Questions to answer -
[1] According to the film review, what does Henry use to record the home invasion, and where did it come from?
[2] Reproduce the stretch of the film review from "We even get" through "on her chest.".

Reading passage -

- - - -

We even get to see the stalking of a woman Henry has seen in a shopping mall car park, as he follows her to her suburban home. On seeing that her partner meets her to unpack her shopping, he drives away. But on being instructed to keep the canister of bug spray from his former job by his boss, he uses this prop to go to the woman’s house on a later occasion and finish what he had hoped to do earlier. We don’t see the murder but we get to see the aftermath. As cartoons play on a TV screen, we see her dead on the couch, a length of cord around her throat, cigarette burns on her chest.
And then there are the murders that take place on screen. These include the homosexual guy who stops for Henry and Otis’ (fake) car breakdown, the sleazy and sarcastic (but very funny) TV salesman who finds a TV actually being brought down on his head screen-first (‘Plug it in’ Henry tells Otis, providing the film with a scene of gallows humour. This sick and unintentional comedy peppers the film just like the bloody intervals revealing Henry’s victims do. More on this bleak humour later), the pair of prostitutes they have rented with Henry breaking both of their necks to the astonishment and dismay of Otis.
And then there is the home invasion scene that was and still is the bane of many film classification boards the world over and one of the most notorious scenes in the history of film. Henry and Otis break into a home whilst the family are enjoying an otherwise quiet night in. Otis is seen fondling a woman sat on his lap but whilst she is desperately try to get away, Otis holds her arms behind her back so that she can’t. Henry is seen kicking her male partner who is tied up, has a bag over his head and is on the floor at Henry’s feet. Henry is also filming the whole incident on a camcorder taken from the TV salesman they killed earlier. As all of this is going on, the front door suddenly opens and a ten year old boy walks in, sees whats going on and makes a bolt for the door again to notify someone. He doesn’t make it though as Henry beats him to it, tackles him to the floor and breaks his neck. Otis breaks the neck of the woman on his lap and is just about to sexually abuse her further when Henry tells him not to. We then see that the action is actually being watched by both men on their TV whilst they sit on a couch in their apartment. They are watching the incident for pleasure.

- - - -

Dataset records -
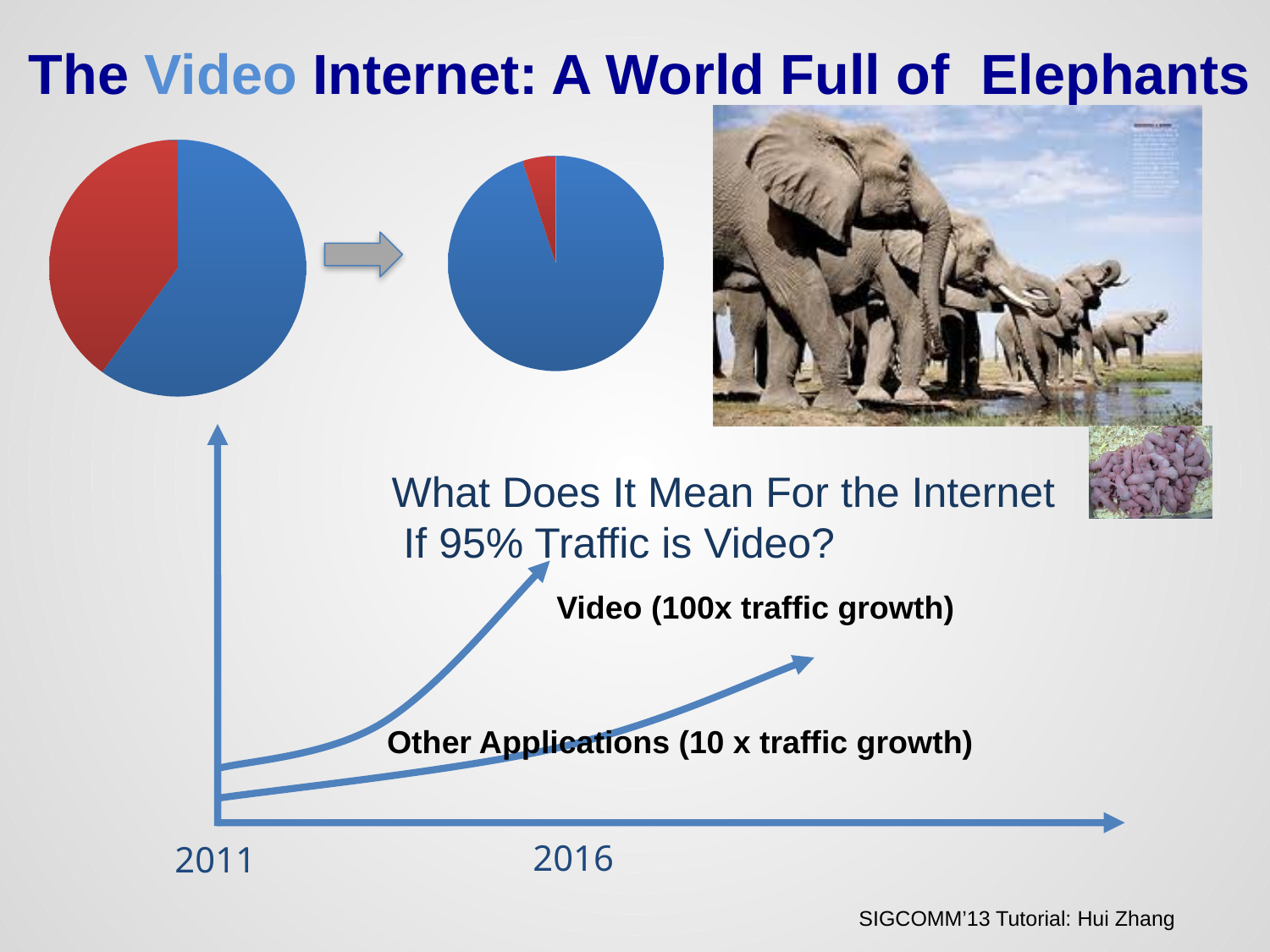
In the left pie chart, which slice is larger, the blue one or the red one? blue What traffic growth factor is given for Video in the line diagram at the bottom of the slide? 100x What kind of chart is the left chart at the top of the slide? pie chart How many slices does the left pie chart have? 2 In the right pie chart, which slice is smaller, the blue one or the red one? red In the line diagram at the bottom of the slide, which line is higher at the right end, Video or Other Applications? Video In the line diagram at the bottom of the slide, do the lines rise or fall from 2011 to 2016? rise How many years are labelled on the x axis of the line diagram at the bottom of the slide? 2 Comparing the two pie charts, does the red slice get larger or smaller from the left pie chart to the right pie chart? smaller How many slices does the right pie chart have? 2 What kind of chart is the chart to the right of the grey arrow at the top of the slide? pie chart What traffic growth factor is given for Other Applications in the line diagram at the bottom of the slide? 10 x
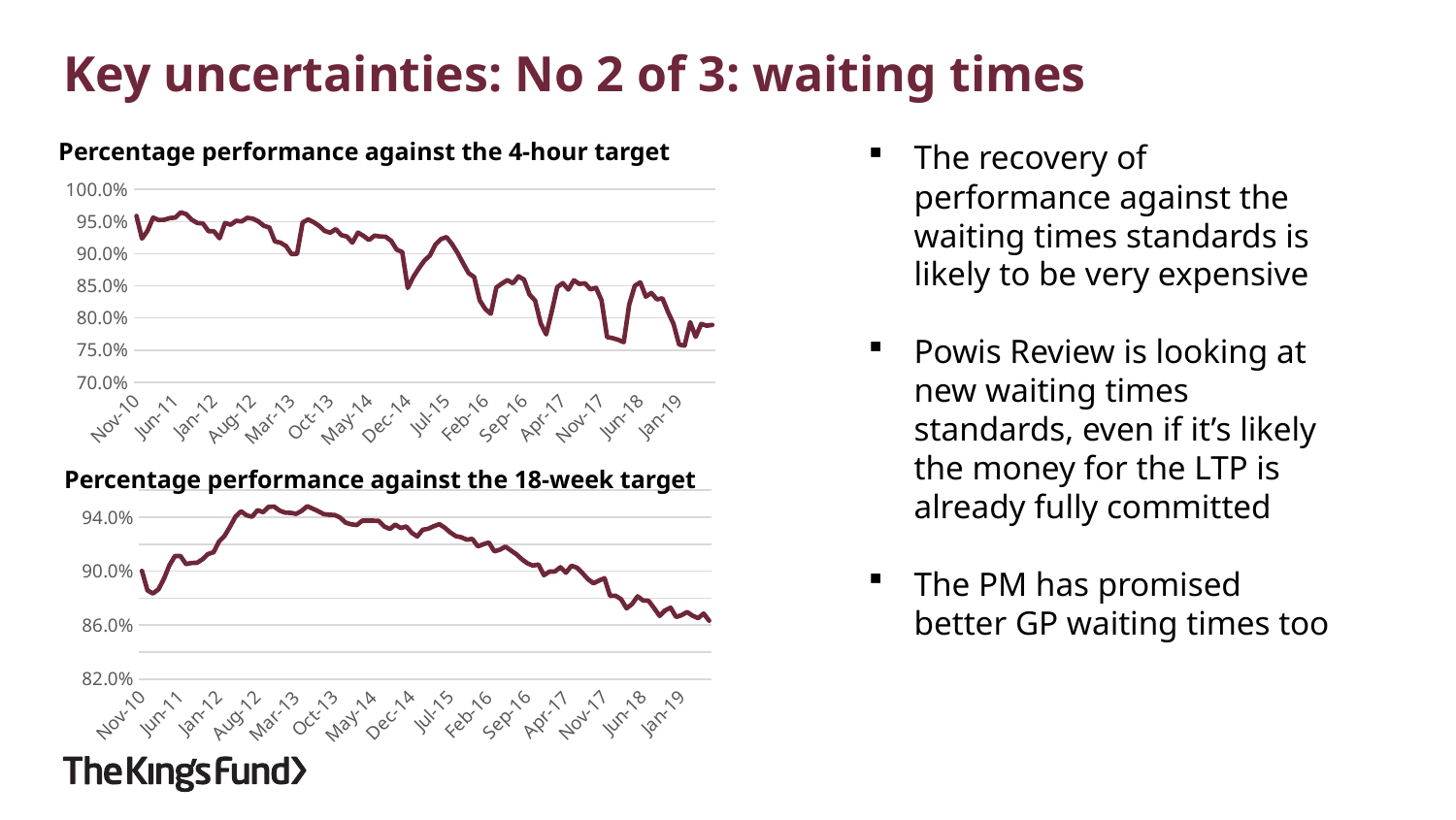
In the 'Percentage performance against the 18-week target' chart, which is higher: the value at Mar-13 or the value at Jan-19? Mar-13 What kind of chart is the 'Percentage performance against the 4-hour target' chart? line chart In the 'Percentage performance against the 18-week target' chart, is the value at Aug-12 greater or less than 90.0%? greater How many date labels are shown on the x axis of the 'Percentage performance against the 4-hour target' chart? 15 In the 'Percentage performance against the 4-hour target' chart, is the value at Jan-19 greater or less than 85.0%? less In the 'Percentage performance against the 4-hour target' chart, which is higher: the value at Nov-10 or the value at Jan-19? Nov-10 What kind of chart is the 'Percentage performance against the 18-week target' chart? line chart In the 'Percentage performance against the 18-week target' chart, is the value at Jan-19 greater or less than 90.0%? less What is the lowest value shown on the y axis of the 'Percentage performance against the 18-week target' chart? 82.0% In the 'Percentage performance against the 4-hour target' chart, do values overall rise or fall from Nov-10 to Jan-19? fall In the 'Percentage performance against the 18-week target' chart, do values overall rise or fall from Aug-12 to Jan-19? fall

- - - -

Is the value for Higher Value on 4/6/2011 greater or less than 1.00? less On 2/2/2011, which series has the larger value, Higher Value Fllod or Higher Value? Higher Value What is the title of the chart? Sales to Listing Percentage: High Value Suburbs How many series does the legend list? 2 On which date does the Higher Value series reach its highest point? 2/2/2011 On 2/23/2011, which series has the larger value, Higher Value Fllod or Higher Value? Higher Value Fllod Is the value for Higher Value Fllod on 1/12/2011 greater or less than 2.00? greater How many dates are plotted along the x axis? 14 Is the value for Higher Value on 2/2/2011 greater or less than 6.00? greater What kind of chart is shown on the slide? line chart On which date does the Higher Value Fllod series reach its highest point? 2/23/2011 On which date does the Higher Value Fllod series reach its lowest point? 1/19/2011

- - - -

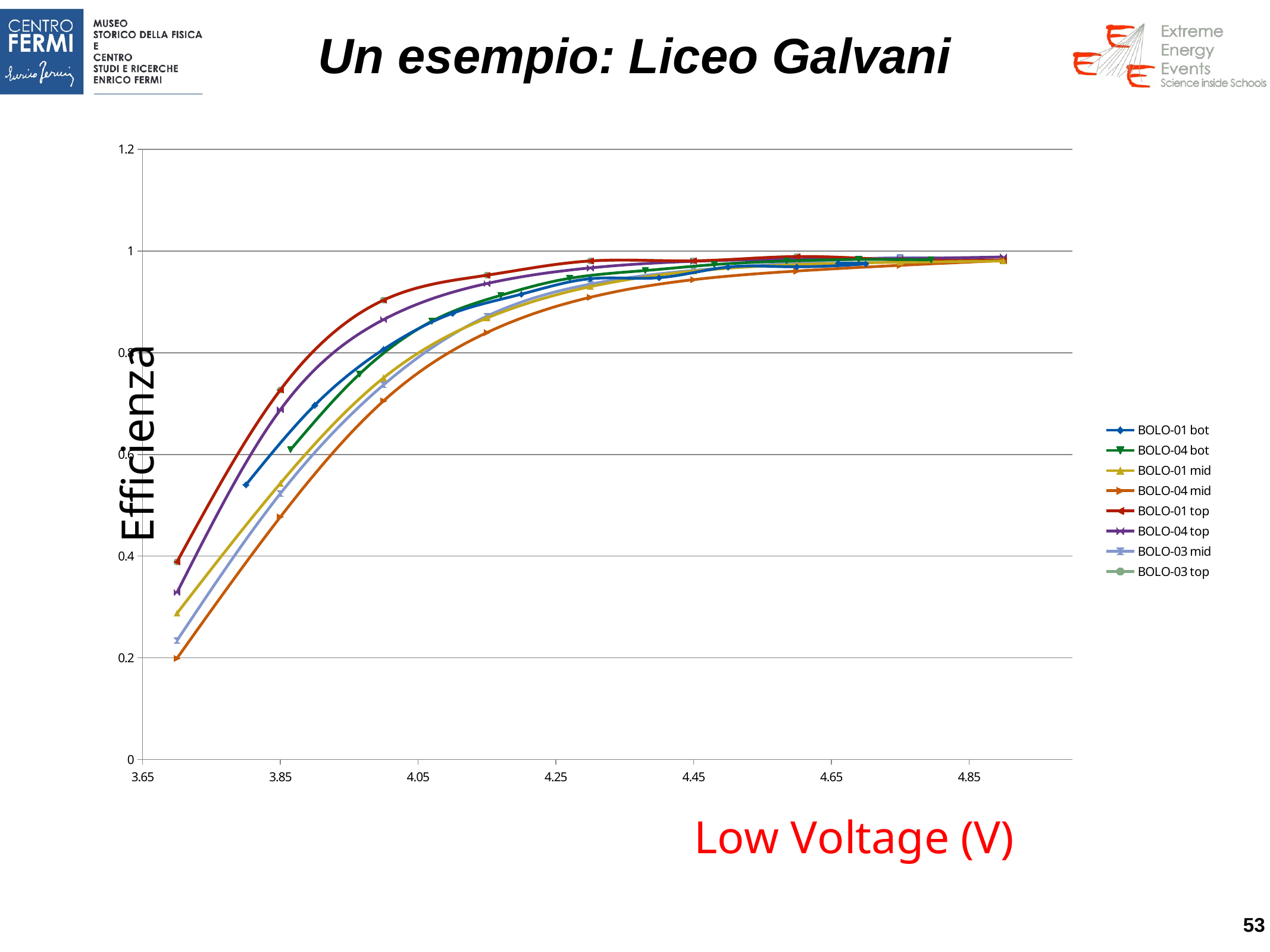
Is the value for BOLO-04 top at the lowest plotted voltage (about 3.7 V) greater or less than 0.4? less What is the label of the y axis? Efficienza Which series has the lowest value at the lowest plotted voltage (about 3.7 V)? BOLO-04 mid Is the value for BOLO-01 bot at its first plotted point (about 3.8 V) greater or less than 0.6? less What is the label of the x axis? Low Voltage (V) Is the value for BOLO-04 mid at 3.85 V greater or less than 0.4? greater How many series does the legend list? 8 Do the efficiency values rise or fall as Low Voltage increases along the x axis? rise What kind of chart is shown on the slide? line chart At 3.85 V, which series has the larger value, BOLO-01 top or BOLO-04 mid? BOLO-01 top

- - - -

Replies -
[1] He films it on a camcorder taken from the TV salesman he and Otis killed earlier.

[2]
We even get to see the stalking of a woman Henry has seen in a shopping mall car park, as he follows her to her suburban home. On seeing that her partner meets her to unpack her shopping, he drives away. But on being instructed to keep the canister of bug spray from his former job by his boss, he uses this prop to go to the woman’s house on a later occasion and finish what he had hoped to do earlier. We don’t see the murder but we get to see the aftermath. As cartoons play on a TV screen, we see her dead on the couch, a length of cord around her throat, cigarette burns on her chest.